Could multivariate time series have their own representations?

For images and text, people mostly agree on what a “good” representation is supposed to do. For multivariate time series, it is less obvious: you might want something low-dimensional that carries time structure, helps forecast, and—if you care about causality—does not change meaning under every reparameterization. Dynamic factor models and deep forecasters both compress the panel, but they emphasize different goals, and identifiability is often where the stories diverge.

Below: where the friction is, how iVDFM (Identifiable Variational Dynamic Factor Model) is put together, what I saw in synthetic and benchmark experiments, and what I would not overread into the results.

Where the friction is

A model can learn an embedding that predicts well while the axes of that embedding are still arbitrary: rotate or warp the latent space and you can leave the forecast almost unchanged. That is fine if you only care about error on the next step; it is awkward if you want to talk about factors as stable objects across runs, or to interpret a shift along one coordinate as a shock with a fixed meaning.

A useful way to put numbers on this is the size of the residual ambiguity group. Classical Gaussian DFMs and linear state-space models are identified only up to the full general linear group $GL (r)$ acting on factors—any invertible $r \times r$ rotation of the latent space leaves the observation law unchanged. iVAEs shrink that group, in a static setting, to the much smaller class $T$ of permutations and component-wise affine maps, by conditioning the latent prior on observed auxiliary variables. The harder part is time: how to carry $T$ through stochastic dynamics without reintroducing a free rotation at every step.

How iVDFM is put together

The starting idea is to put identifiability on innovations $η_{t}$ —the shocks that drive the system—rather than on a loosely defined state, and to use dynamics simple enough that whatever you identify at the innovation level can still be read off in the factors $f_{t}$ . The full pipeline reads in three steps: an encoder/prior for innovations, diagonal linear dynamics that propagate them to factors, and a decoder that maps factors back to observations.

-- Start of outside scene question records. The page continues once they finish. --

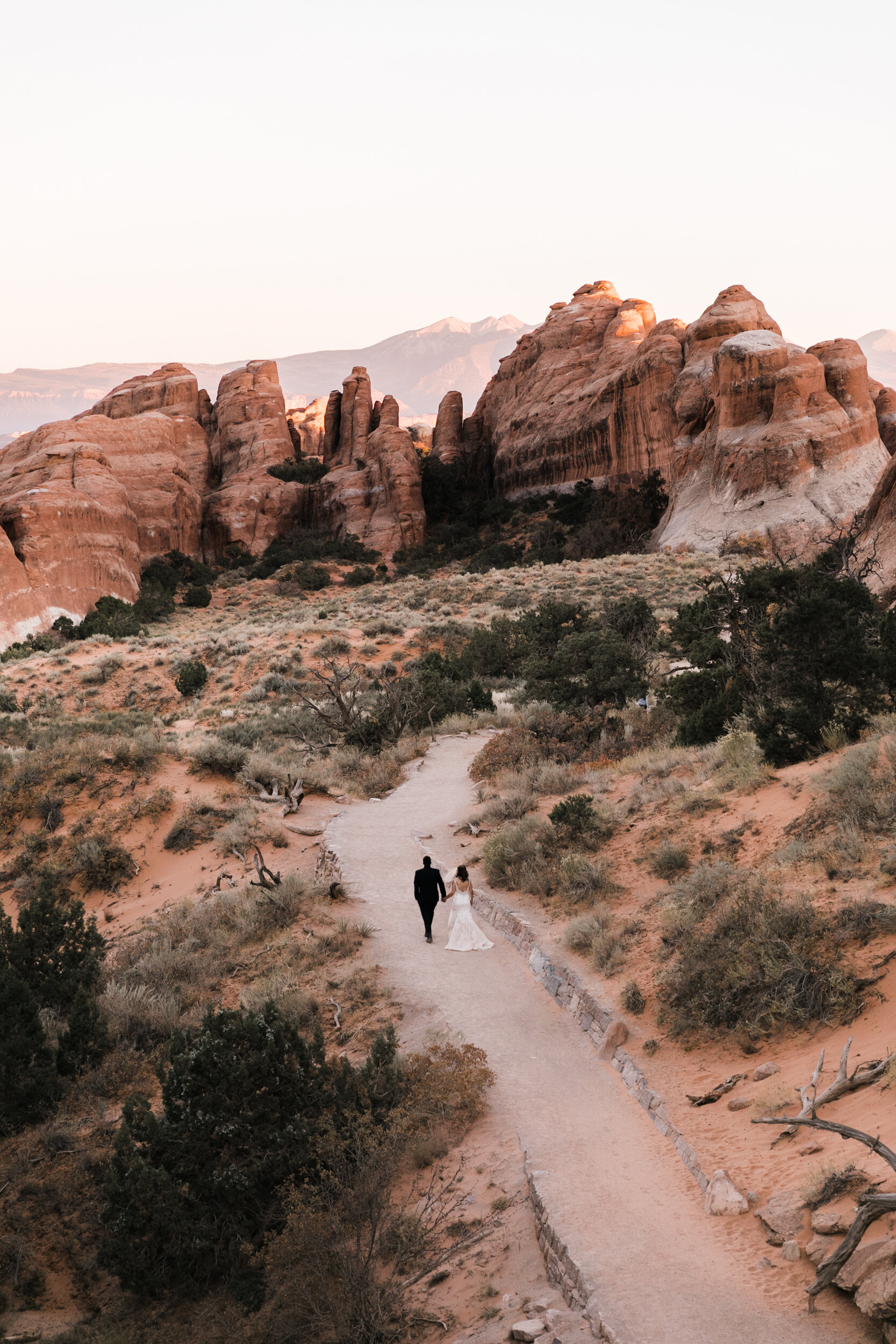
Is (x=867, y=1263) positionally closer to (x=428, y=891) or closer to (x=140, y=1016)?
(x=428, y=891)

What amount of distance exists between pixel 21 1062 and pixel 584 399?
60.0 m

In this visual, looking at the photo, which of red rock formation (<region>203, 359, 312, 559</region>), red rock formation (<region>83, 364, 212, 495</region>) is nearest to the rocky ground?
red rock formation (<region>203, 359, 312, 559</region>)

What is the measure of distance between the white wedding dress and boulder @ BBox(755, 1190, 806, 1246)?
6.10 meters

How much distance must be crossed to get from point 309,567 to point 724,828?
158 feet

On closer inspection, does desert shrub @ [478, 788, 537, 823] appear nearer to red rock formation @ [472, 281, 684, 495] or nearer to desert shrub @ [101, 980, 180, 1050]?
desert shrub @ [101, 980, 180, 1050]

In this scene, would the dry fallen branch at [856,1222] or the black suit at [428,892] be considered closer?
the dry fallen branch at [856,1222]

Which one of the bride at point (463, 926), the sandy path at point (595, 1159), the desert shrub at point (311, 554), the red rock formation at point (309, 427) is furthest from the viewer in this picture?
the red rock formation at point (309, 427)

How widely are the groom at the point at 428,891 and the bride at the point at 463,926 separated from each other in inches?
13.5

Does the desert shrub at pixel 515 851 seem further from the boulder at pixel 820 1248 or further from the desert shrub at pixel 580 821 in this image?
the boulder at pixel 820 1248

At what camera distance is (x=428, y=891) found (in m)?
12.0

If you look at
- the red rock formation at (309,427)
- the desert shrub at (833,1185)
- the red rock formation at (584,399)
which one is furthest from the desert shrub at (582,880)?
the red rock formation at (309,427)

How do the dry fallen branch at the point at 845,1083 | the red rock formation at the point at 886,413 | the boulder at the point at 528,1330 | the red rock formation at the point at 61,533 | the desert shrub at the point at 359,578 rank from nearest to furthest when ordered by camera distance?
1. the boulder at the point at 528,1330
2. the dry fallen branch at the point at 845,1083
3. the red rock formation at the point at 61,533
4. the red rock formation at the point at 886,413
5. the desert shrub at the point at 359,578

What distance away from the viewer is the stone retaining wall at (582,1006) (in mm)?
6961

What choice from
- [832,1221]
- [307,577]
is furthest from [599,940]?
[307,577]
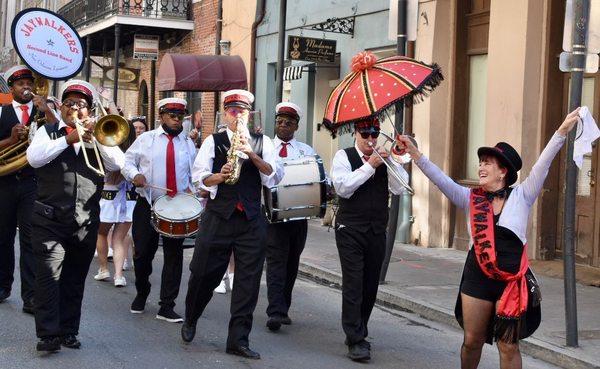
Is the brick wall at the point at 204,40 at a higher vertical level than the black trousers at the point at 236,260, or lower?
higher

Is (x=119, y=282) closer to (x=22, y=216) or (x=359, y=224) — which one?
(x=22, y=216)

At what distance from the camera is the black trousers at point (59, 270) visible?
7.00m

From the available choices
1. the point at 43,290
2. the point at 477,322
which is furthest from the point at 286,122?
the point at 477,322

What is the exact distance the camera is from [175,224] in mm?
8172

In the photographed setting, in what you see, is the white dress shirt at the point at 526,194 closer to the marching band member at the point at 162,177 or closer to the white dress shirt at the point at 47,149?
the white dress shirt at the point at 47,149

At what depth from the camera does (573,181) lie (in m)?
7.98

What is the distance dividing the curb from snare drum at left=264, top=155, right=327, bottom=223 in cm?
180

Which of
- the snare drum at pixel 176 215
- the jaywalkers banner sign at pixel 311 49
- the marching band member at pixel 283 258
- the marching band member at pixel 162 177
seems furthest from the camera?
the jaywalkers banner sign at pixel 311 49

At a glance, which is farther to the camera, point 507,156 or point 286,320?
point 286,320

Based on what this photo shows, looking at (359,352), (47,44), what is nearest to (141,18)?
(47,44)

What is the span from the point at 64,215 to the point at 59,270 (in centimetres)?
41

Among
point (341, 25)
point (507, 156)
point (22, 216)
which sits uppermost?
point (341, 25)

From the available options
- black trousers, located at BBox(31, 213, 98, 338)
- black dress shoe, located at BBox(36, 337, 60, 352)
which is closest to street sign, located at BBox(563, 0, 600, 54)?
black trousers, located at BBox(31, 213, 98, 338)

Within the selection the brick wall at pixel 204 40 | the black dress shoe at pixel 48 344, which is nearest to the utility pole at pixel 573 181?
the black dress shoe at pixel 48 344
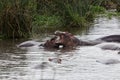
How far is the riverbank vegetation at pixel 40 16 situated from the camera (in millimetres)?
14180

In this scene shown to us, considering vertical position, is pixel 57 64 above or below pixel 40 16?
below

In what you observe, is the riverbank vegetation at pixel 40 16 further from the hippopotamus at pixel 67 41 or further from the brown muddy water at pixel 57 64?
the hippopotamus at pixel 67 41

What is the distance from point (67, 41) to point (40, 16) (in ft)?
17.9

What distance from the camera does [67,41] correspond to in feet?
43.6

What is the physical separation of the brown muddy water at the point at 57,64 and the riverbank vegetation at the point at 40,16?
2.00ft

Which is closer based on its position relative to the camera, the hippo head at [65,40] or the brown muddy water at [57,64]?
the brown muddy water at [57,64]

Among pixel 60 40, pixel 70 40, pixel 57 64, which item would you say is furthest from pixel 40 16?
pixel 57 64

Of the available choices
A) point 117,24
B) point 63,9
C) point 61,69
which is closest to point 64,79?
point 61,69

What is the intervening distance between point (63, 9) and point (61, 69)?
7912 millimetres

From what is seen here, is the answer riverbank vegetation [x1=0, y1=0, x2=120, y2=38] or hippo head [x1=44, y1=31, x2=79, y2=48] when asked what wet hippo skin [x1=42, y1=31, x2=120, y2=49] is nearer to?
hippo head [x1=44, y1=31, x2=79, y2=48]

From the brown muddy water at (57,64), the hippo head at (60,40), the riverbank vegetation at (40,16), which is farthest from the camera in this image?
the riverbank vegetation at (40,16)

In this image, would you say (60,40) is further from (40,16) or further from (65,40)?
(40,16)

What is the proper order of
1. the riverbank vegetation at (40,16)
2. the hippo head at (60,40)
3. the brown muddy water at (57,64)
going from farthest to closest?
1. the riverbank vegetation at (40,16)
2. the hippo head at (60,40)
3. the brown muddy water at (57,64)

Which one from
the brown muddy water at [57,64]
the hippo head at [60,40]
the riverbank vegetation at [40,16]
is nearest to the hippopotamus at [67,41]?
the hippo head at [60,40]
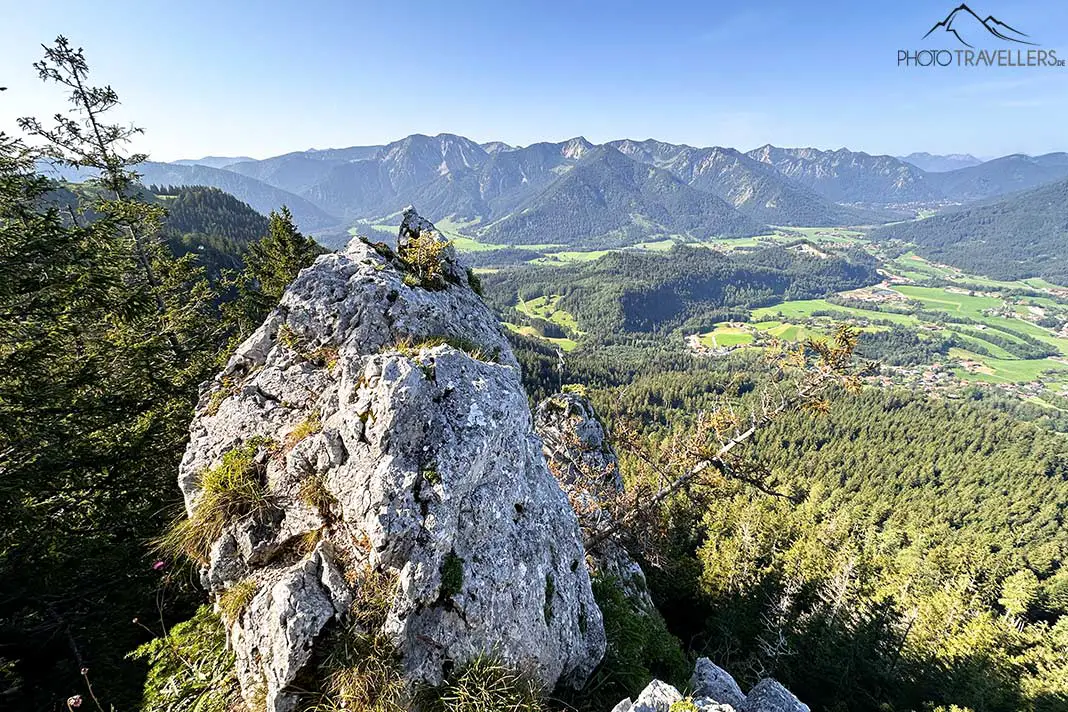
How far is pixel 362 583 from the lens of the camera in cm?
654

Three-panel iVDFM diagram. (a) Extraction: encoder maps observations and auxiliary context to a variational distribution over innovations, with a matched conditional prior. (b) Propagation: innovations drive factors through diagonal linear dynamics. (c) Forecasting and generation: factors are decoded to observations or forecasts. — iVDFM in three steps. (a) Extraction: observations and auxiliary context map to innovations through a matched encoder/prior. (b) Propagation: innovations drive factors via diagonal time-varying linear dynamics. (c) Forecasting and generation: factors are decoded to reconstructions or forecasts.

Innovations use a conditional exponential-family prior that depends on auxiliary $u_{t}$ (calendar, covariates) and a regime embedding $e_{t}$ . The regime embedding is a deterministic soft mixture $e_{t} = \sum_{j} π_{t, j} e_{j}$ , with weights $π_{t} = softmax (RegimeNet (u_{t}))$ over learnable embeddings—so $(u_{t}, e_{t})$ stays a deterministic function of observed context, which is what keeps the iVAE-style auxiliary argument valid. Under enough variation in the natural-parameter map $λ (u_{t}, e_{t})$ , components of $η_{t}$ are identifiable up to $T$ . Gaussian innovations are the wrong tool for this argument in practice (the closure properties of the Gaussian family let you mix coordinates back together), so the implementation uses non-Gaussian innovations such as Laplace.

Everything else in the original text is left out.